Bill Tidy's inspiration for this series may have grown out of one of his cartoons in Punch in the mid 1960s, where he parodied the funding objectives and credibility of the Arts Council of Great Britain by illustrating a group of morris dancers in full costume, gathered around a table outside a pub, behind an enormous pile of empties, with one of them asking "Well lads, what are we going to do wi' rest of Arts Council grant ?"
Final triumph
In one cartoon, the Cloggies were selected to represent Great Britain in the 1966 International Folk Dance Festival, beating the USSR in the final despite Wally’s double hernia, and returned victorious to Blagdon with the Gold Boot of Strichtenstein. They were persuaded to turn professional by their new manager, Morris ‘Zip’ Fassner and embarked on a world tour before once more returning to the Clog & Bells and rejoining their local league. Their opponents included The Bull & Veterinary Surgeon, The Rat & Goldfish, The Horse & Shovel, The Truss & Slagheap, The Fox & Pervert, The Grunting Duck and Gridley’s Soap Works. In 1966, a strip showed the Cloggies winning the United Kingdom Drunk and Disorderly Shield.The Cloggies of University Hall, Buckland
Inspiration
Although other dancers have more recently appropriated the name, The Cloggies originally took on a real life of their own in 1968 when a group of students at University Hall, Buckland in Oxfordshire, became so inspired by the cartoon characters’ pub-oriented career that they formed their own squad. Photographs from the period show the team in the following order: Stan, Wally, Neville, Arnold, Ted and Albert. The shady-looking character is the manager, Morris. Arthur, was later named as reserve boot in case of injury or hangover. Bill Tidy personally wrote to the team to officially endorse and encourage them, delighted that “all those years spent labouring on Spam have produced a debased art form”.Live performances
The Cloggies performed uninvited and to mixed receptions at several college discos, offering terrifying moves such as The Forward Lunge with Curse, but their big breakthrough came when asked by producer Martin Pennock to take on the country-dancing roles in the closing scenes of John Milton’s Comus . Buckland was the smallest ever college to enter the Sunday Times / NUS Drama competition. The preliminary round took place at Lord Faringdon’s private theatre, whose stage was just wide enough to accommodate six Cloggies dancing abreast. As the play was about to start, the lights failed so everyone settled in the pub until the power-cut ended.
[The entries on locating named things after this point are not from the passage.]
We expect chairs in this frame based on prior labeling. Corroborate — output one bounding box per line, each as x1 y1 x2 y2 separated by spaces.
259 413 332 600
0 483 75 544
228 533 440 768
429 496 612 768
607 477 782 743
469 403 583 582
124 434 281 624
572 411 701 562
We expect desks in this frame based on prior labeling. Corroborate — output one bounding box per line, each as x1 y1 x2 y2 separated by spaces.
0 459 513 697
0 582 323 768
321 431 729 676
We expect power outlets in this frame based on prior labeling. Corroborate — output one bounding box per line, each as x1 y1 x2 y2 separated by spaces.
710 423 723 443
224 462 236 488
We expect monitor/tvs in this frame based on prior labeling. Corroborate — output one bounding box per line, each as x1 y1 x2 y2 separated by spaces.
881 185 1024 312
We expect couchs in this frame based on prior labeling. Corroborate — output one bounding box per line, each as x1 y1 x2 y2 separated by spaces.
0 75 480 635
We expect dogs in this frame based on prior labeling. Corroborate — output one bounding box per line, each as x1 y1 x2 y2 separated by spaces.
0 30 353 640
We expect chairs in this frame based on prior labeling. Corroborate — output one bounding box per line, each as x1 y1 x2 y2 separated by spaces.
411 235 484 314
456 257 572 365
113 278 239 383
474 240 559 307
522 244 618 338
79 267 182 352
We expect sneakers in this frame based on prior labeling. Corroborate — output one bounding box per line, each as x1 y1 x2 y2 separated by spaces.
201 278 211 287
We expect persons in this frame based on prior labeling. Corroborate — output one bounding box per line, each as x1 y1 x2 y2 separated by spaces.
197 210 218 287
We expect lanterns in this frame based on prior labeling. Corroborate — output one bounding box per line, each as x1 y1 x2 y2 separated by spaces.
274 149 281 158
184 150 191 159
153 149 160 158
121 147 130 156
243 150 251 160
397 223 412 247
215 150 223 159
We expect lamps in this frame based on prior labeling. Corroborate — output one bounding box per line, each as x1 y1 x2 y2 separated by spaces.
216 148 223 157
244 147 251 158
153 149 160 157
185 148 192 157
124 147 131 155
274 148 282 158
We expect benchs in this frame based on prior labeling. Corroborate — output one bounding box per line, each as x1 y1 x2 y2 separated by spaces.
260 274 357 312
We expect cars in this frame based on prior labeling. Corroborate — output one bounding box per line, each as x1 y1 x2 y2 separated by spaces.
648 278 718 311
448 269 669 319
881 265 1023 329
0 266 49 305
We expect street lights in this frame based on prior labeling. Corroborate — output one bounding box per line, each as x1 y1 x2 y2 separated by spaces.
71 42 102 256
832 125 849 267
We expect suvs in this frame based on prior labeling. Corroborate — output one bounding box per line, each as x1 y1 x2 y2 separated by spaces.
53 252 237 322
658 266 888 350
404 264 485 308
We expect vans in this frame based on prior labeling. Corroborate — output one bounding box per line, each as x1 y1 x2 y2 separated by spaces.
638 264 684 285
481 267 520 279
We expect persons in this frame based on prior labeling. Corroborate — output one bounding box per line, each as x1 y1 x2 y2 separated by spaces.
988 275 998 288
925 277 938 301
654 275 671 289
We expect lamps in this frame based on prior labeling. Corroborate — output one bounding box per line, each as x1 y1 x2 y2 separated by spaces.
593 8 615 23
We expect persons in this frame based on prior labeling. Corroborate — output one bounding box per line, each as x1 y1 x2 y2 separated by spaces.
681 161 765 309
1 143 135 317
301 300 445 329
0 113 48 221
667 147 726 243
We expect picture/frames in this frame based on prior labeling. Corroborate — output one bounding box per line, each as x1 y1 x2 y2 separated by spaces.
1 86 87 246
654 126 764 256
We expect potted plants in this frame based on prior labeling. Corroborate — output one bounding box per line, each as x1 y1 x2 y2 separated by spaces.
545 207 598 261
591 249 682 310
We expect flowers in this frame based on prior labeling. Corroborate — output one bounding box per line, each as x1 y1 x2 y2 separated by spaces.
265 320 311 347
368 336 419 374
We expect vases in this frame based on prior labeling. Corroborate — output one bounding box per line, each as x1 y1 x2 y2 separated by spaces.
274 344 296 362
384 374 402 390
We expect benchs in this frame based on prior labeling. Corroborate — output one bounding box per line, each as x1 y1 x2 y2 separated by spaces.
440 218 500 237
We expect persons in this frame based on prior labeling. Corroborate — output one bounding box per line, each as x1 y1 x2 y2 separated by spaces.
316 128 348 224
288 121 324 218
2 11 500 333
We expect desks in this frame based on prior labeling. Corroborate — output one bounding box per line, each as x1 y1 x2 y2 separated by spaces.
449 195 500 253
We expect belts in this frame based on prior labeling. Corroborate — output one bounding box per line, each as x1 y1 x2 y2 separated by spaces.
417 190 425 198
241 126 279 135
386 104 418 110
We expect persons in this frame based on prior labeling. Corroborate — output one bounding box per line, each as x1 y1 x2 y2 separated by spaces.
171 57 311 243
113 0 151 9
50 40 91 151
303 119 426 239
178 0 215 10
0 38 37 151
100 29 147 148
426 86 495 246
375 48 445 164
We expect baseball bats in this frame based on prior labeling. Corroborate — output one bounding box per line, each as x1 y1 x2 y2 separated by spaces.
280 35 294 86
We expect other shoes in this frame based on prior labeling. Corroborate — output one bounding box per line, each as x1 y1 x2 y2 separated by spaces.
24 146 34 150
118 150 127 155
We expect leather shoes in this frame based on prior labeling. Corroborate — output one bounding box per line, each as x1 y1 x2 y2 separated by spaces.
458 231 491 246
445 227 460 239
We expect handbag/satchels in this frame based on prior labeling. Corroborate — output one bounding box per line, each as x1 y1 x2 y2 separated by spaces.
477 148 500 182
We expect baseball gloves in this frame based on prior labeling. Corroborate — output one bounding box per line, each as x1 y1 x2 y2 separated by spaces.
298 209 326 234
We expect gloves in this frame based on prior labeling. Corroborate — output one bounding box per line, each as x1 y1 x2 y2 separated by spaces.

The adjudicator seemed much more enthusiastic two hours and several pints later, but there was a serious delay in getting the Cloggies from the bar and back on stage. Their performance was hampered by a spread of fruit and milk underfoot from the previous orgy scene and most spectators felt it was a disaster.Final triumph
Buckland was one of eight chosen from sixty universities and colleges to travel to Southampton University for the Student Drama Festival Finals in the winter of 1970/71. After sitting through several other productions, the audience went wild when the Cloggies hit the stage at the end of Comus. The Southern Arts Review praised the ‘boisterous rustic dancing Cloggies’, while French radio covered the event, describing them as “un groupe de danseurs folkloriques” and playing a recording of them dancing to the strains of Fairport Convention’s Lark in the Morning – the boots, the bells, the yells. Nicholas de Jongh, drama correspondent of The Guardian, wrote that the play was ‘… degraded into a cheap grotesque pantomime’, adding that, ‘the late appearance from the dancing Cloggies underlined the cheapness of the conception.’ This was seen by the lads as a complete vindication of all they had stood for.The team’s swansong was as dancing shepherds in the British premiere of the medieval French fable Aucassin and Nicolette, translated by Alex Kerr and produced by Pennock in the college grounds on 27 June 1971. The use of a full beer crate as a prop did not interfere with the narrative.